Posing as a Doctor is Illegal…unless you go to the “Developing World”.

Originally published as an Op-Ed on Feb. 25th 2016 in the Orlando Sentinel, this longer piece provides additional information and links to relevant articles that may be of interest.

Noelle Sullivan 

On February 18th, 2016, 18-year old Malachi Love-Robinson was arrested for “Posing as a Doctor” in Palm Beach. Practicing medicine without a license is a third-degree felony in Florida. Yet, were Mr. Love-Robinson to fly to Tanzania, Cambodia, Bolivia, Honduras, Senegal, Nepal or any other so-called “developing country”, not only would he be able to practice medicine without a license…his actions would be celebrated.

An expanding and highly lucrative industry has sprung up around international voluntourism. Placements in health facilities are popular. It is mostly health professions students, or aspiring professionals like Mr. Love-Robinson, who pay companies to do these trips. Websites say anyone can offer “first-rate healthcare to people who usually don’t have the regular opportunity to see a doctor”. As a foreigner and a volunteer, regardless of training, you provide “more than hope” by virtue of who you are.

Poor countries are depicted as having few locals with good ideas and a commitment to assist with the pressing problems there. In such places, “any help is better than no help at all.” Nothing could be farther from the truth. Worldwide, foreigners crowd health facilities and orphanages, despite concerned reports and campaigns about problematic ethics of both types of volunteering and the harms that volunteers could unwittingly cause.

Celebratory assertions of “good intentions” echo those that Mr. Love-Robinson draws upon to justify his actions. He meant no harm, his grandfather tells us: “He was out trying to help people.” The “good intentions” argument appears as hubris when applied to vulnerable American patients. Substitute the poor in other countries, and it commonly justifies otherwise unethical actions.

I have been researching foreign clinical volunteering in Tanzania for nearly four years. The health facility receives a paltry donation for each volunteer hosted; staff is expected to volunteer scarce time and resources to volunteers as well as patients. Tanzanian health professionals receive no compensation for hosting foreign volunteers.
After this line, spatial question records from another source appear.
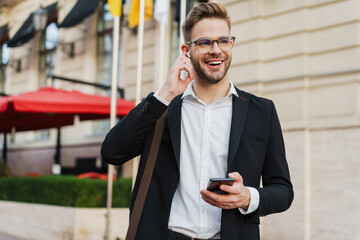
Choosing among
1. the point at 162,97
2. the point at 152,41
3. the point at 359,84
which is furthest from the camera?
the point at 152,41

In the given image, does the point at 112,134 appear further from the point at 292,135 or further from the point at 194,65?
the point at 292,135

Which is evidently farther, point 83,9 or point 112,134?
point 83,9

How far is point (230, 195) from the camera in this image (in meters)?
2.09

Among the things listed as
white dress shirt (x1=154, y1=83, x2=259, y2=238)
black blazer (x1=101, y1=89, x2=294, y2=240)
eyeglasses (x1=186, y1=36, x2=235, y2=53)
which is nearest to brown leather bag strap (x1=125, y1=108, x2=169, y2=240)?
black blazer (x1=101, y1=89, x2=294, y2=240)

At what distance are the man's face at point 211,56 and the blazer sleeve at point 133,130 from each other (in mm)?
265

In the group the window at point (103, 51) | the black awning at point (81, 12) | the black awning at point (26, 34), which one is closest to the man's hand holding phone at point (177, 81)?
the black awning at point (81, 12)

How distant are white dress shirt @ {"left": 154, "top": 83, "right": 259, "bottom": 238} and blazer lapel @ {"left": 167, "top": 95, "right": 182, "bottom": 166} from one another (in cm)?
4

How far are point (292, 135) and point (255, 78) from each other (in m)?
1.27

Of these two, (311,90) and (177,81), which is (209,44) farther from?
(311,90)

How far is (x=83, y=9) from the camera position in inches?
453

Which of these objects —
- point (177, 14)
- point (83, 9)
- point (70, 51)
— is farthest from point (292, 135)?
point (70, 51)

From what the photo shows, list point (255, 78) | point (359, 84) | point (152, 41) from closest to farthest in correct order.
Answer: point (359, 84)
point (255, 78)
point (152, 41)

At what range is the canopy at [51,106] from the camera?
8.08 metres

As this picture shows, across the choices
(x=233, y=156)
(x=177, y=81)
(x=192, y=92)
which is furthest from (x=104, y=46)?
(x=233, y=156)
Some Tanzanians host volunteers to be hospitable. Some hope volunteers will help them personally or professionally. Some enjoy the deviation from the doldrums of work. While foreign volunteers are often more burden than boon, most Tanzanians are too polite to say anything. In countries with struggling health and education sectors, regulating the actions of several thousand foreigners in clinics is hardly a priority.

When abroad, foreign volunteers routinely supersede Mr. Love-Robinson’s actions in Palm Beach. There is an informal rite of passage amongst foreign volunteers. Departing volunteers tell incoming ones where to go and who to befriend in order to get “hands on” experience. Students teaching students how to do procedures was routine in several of the six hospitals I have researched in Tanzania. One of my interviewees, an American 22-year-old pre-medical student, stated “I’ll be damned if I leave Tanzania and haven’t delivered a baby.” Two days later, after a 15-minute lecture by a British midwifery student volunteer, he delivered a baby, unsupervised by Tanzanians. A former student of mine volunteered in India as a high schooler, where he administered surgical anesthetics. During college, he went to Peru, where he administered shots, performed pre-natal check ups, tested patients for HIV and syphilis, and took blood samples.

Many volunteers are good people, but ill informed. There are systematic problems underlying volunteers’ unethical actions, and meaningful ways to improve best practices. Our society tells young people that they not only can make a difference abroad, but that they should. Doing so is marketable. Clinical volunteering looks good on admissions essays and resumes. In rich countries, “clinical experience” is usually a requirement to get into medical school, but it is rarely defined. While professional health associations have guidelines for ethical practices abroad, students are rarely aware of them.

Universities have to do more to foster awareness, and develop best practices for students’ global engagements. Several organizations are working on this effort, including the Working Group on Global Activities by Students at Pre-Health Levels (GASP), the Global Ambassadors for Patient Safety course, and globalsl.org.

Let Mr. Love-Robinson be a reminder to all of us: if the desire to “help” can’t justify playing doctor at home, it shouldn’t justify it anywhere. We can do better.


Noelle Sullivan is an Assistant Professor of Instruction in Global Health Studies and Anthropology at Northwestern University, in Evanston, Illinois. Her research explores global health priorities, postcolonial governance, market logics and humanitarian sentiment, and their impact on healthcare in countries reliant on foreign assistance.